Ronald Hynd's​ intricate and varied choreography for the ensemble – elegant waltzes, folk-inspired dances and cabaret-style flourishes – were almost impeccably danced on opening night. More than that, they were presented with vigour and a sense of fun.

Of course, Desmond Heeley's​ glamorous costumes and sumptuous sets play an important role, as does John Lanchbery's​ seamless arrangement of Franz Lehar's​ opera, given a speedy and spirited performance by the Opera Australia Orchestra, conducted by Paul Murphy.

All these elements provided a platform for the principal dancers to fly. And they did.

Good dancing can be expected from Amber Scott and Adam Bull – Hanna, the merry widow, and Count Danilo​ – but here they also worked well together theatrically to produce the essential tender moments that give the piece its poignancy. And Bull, who has the most interesting choreography, appeared to relish its challenges.

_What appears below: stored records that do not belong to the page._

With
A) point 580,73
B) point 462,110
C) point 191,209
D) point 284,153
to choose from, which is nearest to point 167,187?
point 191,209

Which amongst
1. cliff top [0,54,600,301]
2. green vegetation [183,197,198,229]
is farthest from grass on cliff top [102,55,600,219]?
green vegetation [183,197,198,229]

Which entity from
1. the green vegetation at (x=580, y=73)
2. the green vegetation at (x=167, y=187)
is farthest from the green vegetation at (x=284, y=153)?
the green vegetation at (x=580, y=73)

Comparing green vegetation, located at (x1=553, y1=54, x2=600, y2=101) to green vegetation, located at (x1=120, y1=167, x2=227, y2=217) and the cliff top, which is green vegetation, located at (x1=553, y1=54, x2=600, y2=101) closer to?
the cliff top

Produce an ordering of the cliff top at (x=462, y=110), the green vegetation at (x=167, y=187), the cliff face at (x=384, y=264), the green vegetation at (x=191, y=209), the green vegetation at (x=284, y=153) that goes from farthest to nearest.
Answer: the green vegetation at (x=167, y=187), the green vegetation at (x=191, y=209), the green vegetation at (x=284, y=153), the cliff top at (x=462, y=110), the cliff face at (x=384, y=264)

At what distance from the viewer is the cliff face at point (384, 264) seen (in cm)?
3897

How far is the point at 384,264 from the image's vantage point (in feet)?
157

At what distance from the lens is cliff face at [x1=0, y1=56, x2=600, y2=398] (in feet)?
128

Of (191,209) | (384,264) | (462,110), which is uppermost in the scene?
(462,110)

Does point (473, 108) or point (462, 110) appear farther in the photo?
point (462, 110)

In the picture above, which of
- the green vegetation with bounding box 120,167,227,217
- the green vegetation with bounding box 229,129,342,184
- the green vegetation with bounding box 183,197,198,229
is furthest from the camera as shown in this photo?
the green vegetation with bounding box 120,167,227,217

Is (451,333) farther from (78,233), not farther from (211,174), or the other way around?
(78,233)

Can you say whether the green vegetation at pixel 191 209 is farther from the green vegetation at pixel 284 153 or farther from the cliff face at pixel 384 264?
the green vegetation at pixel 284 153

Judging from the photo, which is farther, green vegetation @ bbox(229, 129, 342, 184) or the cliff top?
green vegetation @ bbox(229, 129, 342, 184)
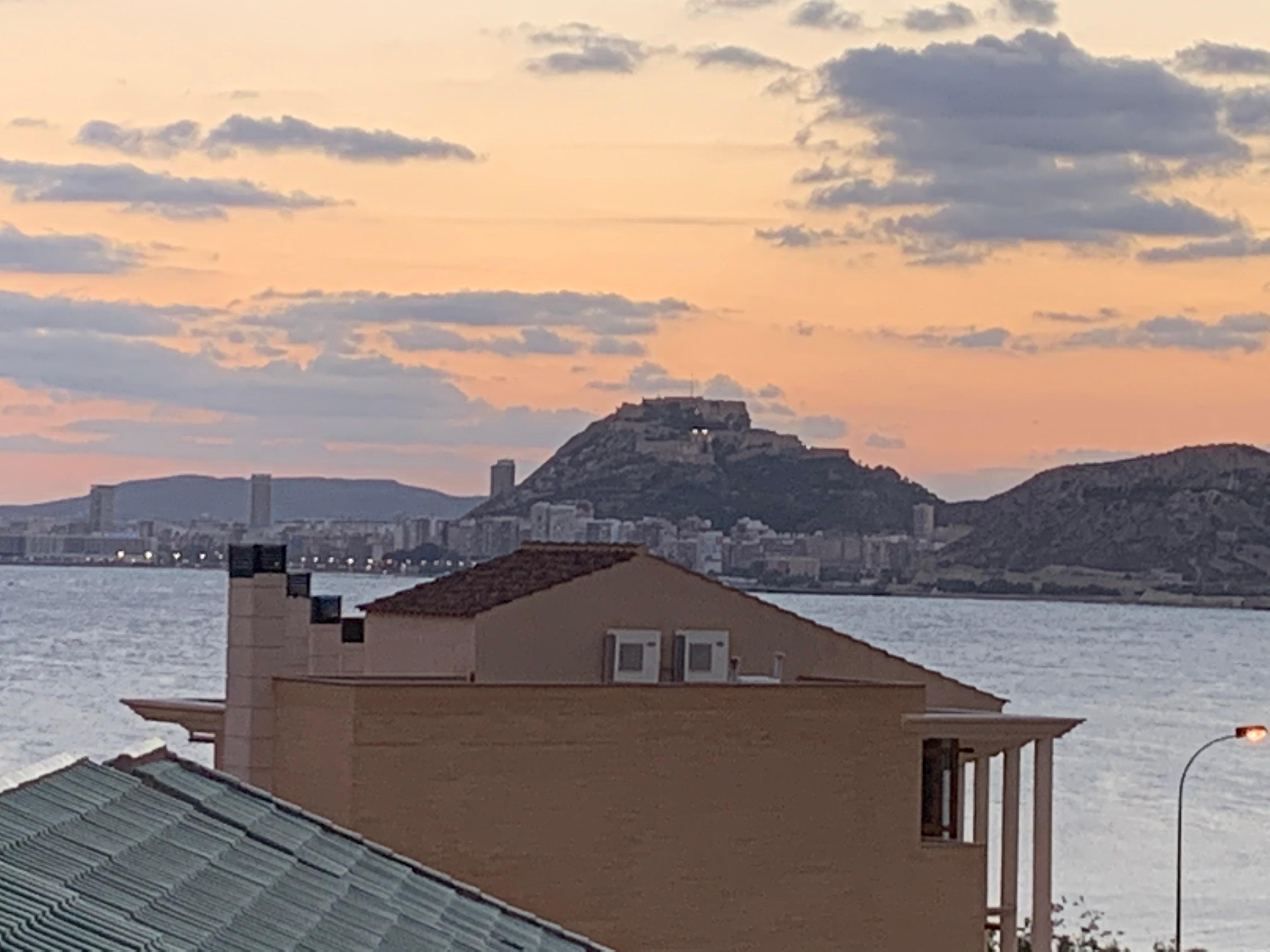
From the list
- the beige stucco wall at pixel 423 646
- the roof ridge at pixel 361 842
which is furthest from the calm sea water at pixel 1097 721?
the roof ridge at pixel 361 842

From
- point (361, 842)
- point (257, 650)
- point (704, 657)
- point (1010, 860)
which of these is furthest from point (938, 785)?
point (361, 842)

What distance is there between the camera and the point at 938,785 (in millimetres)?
27625

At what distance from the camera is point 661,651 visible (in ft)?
91.8

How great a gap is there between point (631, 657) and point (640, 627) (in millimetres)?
463

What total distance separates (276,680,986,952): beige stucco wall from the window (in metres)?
0.98

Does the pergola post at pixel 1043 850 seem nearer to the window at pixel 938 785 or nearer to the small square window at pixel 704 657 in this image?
the window at pixel 938 785

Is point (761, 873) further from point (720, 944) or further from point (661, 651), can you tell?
point (661, 651)

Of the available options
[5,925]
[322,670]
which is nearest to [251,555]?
[322,670]

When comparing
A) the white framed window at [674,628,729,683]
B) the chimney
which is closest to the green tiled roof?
the chimney

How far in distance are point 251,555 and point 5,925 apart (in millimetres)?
17242

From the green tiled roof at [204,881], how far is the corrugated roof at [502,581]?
13.5 metres

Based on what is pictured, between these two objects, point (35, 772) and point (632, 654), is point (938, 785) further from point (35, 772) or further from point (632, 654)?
point (35, 772)

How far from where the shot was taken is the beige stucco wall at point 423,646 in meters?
27.5

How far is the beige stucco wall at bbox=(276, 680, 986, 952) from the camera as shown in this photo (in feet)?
77.3
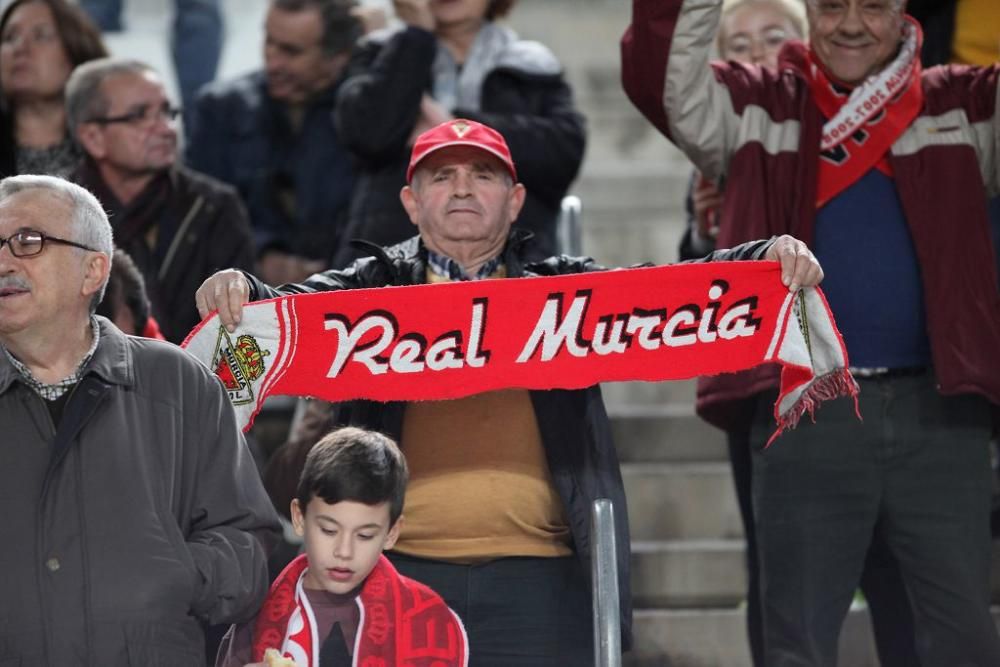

Leanne Stojmenov​ has the greatest fun in the character of Valencienne, and she made the most of it, partnered crisply and amusingly by Andrew Killian​ as her stylish lover.

But Valencienne also has an elderly husband: Colin Peasley​, still dancing the Baron in his 80s, brings engaging pathos as well as humour to the role this time around. In this he is helped by Franco Leo's mannered portrayal as his secretary, Njegus.

It's also good to note two recent arrivals on the line-up of named roles – Brett Simon and Brodie James – whose eye-catching appearance in the opening scene was reinforced by their continuing presence leading the particularly strong male ensemble.

Those who know the ballet well may miss the character of some cameo roles, but these could grow as the season progresses.

Overall, the success of this revival owes much to its preparation. The detail that sustains this AB warhorse must be sourced to the repetiteurs who staged it: Mark Kay and Marilyn Rowe, a memorable merry widow herself.